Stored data
--------

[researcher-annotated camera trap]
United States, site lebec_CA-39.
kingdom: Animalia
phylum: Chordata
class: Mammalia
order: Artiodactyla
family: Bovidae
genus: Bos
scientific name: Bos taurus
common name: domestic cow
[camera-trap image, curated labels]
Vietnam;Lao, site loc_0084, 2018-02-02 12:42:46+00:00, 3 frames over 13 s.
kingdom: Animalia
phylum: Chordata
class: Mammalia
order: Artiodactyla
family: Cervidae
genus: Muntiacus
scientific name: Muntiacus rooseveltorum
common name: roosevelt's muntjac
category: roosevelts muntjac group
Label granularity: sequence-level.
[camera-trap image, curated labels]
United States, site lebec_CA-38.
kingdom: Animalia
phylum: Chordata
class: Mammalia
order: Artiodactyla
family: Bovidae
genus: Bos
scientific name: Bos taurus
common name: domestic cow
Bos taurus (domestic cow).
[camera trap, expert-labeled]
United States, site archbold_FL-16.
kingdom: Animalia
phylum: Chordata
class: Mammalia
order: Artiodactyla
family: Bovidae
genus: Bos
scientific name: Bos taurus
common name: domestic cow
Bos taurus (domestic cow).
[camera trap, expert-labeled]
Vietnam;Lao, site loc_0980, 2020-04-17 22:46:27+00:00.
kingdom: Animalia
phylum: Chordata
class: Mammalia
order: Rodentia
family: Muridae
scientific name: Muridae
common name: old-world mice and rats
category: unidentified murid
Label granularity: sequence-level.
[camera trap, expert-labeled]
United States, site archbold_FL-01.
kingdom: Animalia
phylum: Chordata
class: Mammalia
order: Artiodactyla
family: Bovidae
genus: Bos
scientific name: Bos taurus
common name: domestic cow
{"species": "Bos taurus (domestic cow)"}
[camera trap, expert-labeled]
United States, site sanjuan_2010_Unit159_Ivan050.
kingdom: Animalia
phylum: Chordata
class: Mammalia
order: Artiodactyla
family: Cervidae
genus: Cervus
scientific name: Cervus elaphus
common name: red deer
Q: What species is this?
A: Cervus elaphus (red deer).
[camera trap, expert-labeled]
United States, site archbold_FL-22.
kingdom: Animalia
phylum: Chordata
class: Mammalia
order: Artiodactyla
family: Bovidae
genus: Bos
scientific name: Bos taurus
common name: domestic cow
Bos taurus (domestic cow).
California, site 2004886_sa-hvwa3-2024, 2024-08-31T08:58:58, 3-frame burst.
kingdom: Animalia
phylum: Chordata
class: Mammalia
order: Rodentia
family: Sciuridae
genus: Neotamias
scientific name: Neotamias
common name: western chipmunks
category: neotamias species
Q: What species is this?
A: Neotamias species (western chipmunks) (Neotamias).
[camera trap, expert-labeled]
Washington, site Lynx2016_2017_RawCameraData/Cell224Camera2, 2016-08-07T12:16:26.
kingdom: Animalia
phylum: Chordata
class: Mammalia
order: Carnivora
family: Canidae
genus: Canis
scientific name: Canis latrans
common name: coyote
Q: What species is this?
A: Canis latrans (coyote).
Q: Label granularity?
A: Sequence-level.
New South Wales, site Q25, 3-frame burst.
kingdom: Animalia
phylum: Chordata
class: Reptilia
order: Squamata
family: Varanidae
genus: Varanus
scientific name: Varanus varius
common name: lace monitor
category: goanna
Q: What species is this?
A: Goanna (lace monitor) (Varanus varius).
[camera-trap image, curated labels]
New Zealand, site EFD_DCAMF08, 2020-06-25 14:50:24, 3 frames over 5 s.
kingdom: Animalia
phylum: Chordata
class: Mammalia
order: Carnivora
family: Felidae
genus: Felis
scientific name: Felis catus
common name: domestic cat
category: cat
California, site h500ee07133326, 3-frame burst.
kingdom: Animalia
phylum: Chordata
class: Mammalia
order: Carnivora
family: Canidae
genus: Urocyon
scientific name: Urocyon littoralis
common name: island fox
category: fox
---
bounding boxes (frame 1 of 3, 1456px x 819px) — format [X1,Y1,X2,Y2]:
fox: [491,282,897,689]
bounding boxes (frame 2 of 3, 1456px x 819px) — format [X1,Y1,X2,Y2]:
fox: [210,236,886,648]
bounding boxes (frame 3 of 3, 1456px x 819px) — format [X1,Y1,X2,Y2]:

--------

- _EXERCISE BRIEF_:
After the last line of the data, restate all the entries verbatim.

- _TASK SOLUTION_:
[researcher-annotated camera trap]
United States, site lebec_CA-39.
kingdom: Animalia
phylum: Chordata
class: Mammalia
order: Artiodactyla
family: Bovidae
genus: Bos
scientific name: Bos taurus
common name: domestic cow
[camera-trap image, curated labels]
Vietnam;Lao, site loc_0084, 2018-02-02 12:42:46+00:00, 3 frames over 13 s.
kingdom: Animalia
phylum: Chordata
class: Mammalia
order: Artiodactyla
family: Cervidae
genus: Muntiacus
scientific name: Muntiacus rooseveltorum
common name: roosevelt's muntjac
category: roosevelts muntjac group
Label granularity: sequence-level.
[camera-trap image, curated labels]
United States, site lebec_CA-38.
kingdom: Animalia
phylum: Chordata
class: Mammalia
order: Artiodactyla
family: Bovidae
genus: Bos
scientific name: Bos taurus
common name: domestic cow
Bos taurus (domestic cow).
[camera trap, expert-labeled]
United States, site archbold_FL-16.
kingdom: Animalia
phylum: Chordata
class: Mammalia
order: Artiodactyla
family: Bovidae
genus: Bos
scientific name: Bos taurus
common name: domestic cow
Bos taurus (domestic cow).
[camera trap, expert-labeled]
Vietnam;Lao, site loc_0980, 2020-04-17 22:46:27+00:00.
kingdom: Animalia
phylum: Chordata
class: Mammalia
order: Rodentia
family: Muridae
scientific name: Muridae
common name: old-world mice and rats
category: unidentified murid
Label granularity: sequence-level.
[camera trap, expert-labeled]
United States, site archbold_FL-01.
kingdom: Animalia
phylum: Chordata
class: Mammalia
order: Artiodactyla
family: Bovidae
genus: Bos
scientific name: Bos taurus
common name: domestic cow
{"species": "Bos taurus (domestic cow)"}
[camera trap, expert-labeled]
United States, site sanjuan_2010_Unit159_Ivan050.
kingdom: Animalia
phylum: Chordata
class: Mammalia
order: Artiodactyla
family: Cervidae
genus: Cervus
scientific name: Cervus elaphus
common name: red deer
Q: What species is this?
A: Cervus elaphus (red deer).
[camera trap, expert-labeled]
United States, site archbold_FL-22.
kingdom: Animalia
phylum: Chordata
class: Mammalia
order: Artiodactyla
family: Bovidae
genus: Bos
scientific name: Bos taurus
common name: domestic cow
Bos taurus (domestic cow).
California, site 2004886_sa-hvwa3-2024, 2024-08-31T08:58:58, 3-frame burst.
kingdom: Animalia
phylum: Chordata
class: Mammalia
order: Rodentia
family: Sciuridae
genus: Neotamias
scientific name: Neotamias
common name: western chipmunks
category: neotamias species
Q: What species is this?
A: Neotamias species (western chipmunks) (Neotamias).
[camera trap, expert-labeled]
Washington, site Lynx2016_2017_RawCameraData/Cell224Camera2, 2016-08-07T12:16:26.
kingdom: Animalia
phylum: Chordata
class: Mammalia
order: Carnivora
family: Canidae
genus: Canis
scientific name: Canis latrans
common name: coyote
Q: What species is this?
A: Canis latrans (coyote).
Q: Label granularity?
A: Sequence-level.
New South Wales, site Q25, 3-frame burst.
kingdom: Animalia
phylum: Chordata
class: Reptilia
order: Squamata
family: Varanidae
genus: Varanus
scientific name: Varanus varius
common name: lace monitor
category: goanna
Q: What species is this?
A: Goanna (lace monitor) (Varanus varius).
[camera-trap image, curated labels]
New Zealand, site EFD_DCAMF08, 2020-06-25 14:50:24, 3 frames over 5 s.
kingdom: Animalia
phylum: Chordata
class: Mammalia
order: Carnivora
family: Felidae
genus: Felis
scientific name: Felis catus
common name: domestic cat
category: cat
California, site h500ee07133326, 3-frame burst.
kingdom: Animalia
phylum: Chordata
class: Mammalia
order: Carnivora
family: Canidae
genus: Urocyon
scientific name: Urocyon littoralis
common name: island fox
category: fox
---
bounding boxes (frame 1 of 3, 1456px x 819px) — format [X1,Y1,X2,Y2]:
fox: [491,282,897,689]
bounding boxes (frame 2 of 3, 1456px x 819px) — format [X1,Y1,X2,Y2]:
fox: [210,236,886,648]
bounding boxes (frame 3 of 3, 1456px x 819px) — format [X1,Y1,X2,Y2]:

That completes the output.